The reason you don't see progressive springs in the aftermarket is cost. Unless you're willing to drop about 500 on a pair of springs, they won't exist any time soon.

Yup, I actually found a thread on another forum where you discussed this very point at length. Sometimes you have to dig more than other times to get the answers you are looking for.

I think that I am going to take a gamble on the JKS Jspec 2" lift kit for the TJ this spring. Without the optional Fox shocks though. There are apparently some problems with the Fox shock bodies limiting up travel due to the size of the shock body. (valve body?) I need to double check that to make sure I understood what was said correctly. Thanks to everyone who added to the conversation. It helped a lot!
 
Yup, I actually found a thread on another forum where you discussed this very point at length. Sometimes you have to dig more than other times to get the answers you are looking for.
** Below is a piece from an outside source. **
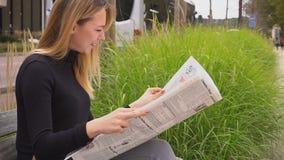 Tidning och sammanträde för kvinnlig person läs- på bänk nära vägen i ultrarapid lager videofilmer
I think that I am going to take a gamble on the JKS Jspec 2" lift kit for the TJ this spring. Without the optional Fox shocks though. There are apparently some problems with the Fox shock bodies limiting up travel due to the size of the shock body. (valve body?) I need to double check that to make sure I understood what was said correctly. Thanks to everyone who added to the conversation. It helped a lot!
The bolt in shocks limit up-travel due to the internal floating piston needing a place to live which is in the up-travel zone. Makes the body longer than it should be to house the piston.

I've seen nothing special from JKS so I don't know how excited I would be over their offerings.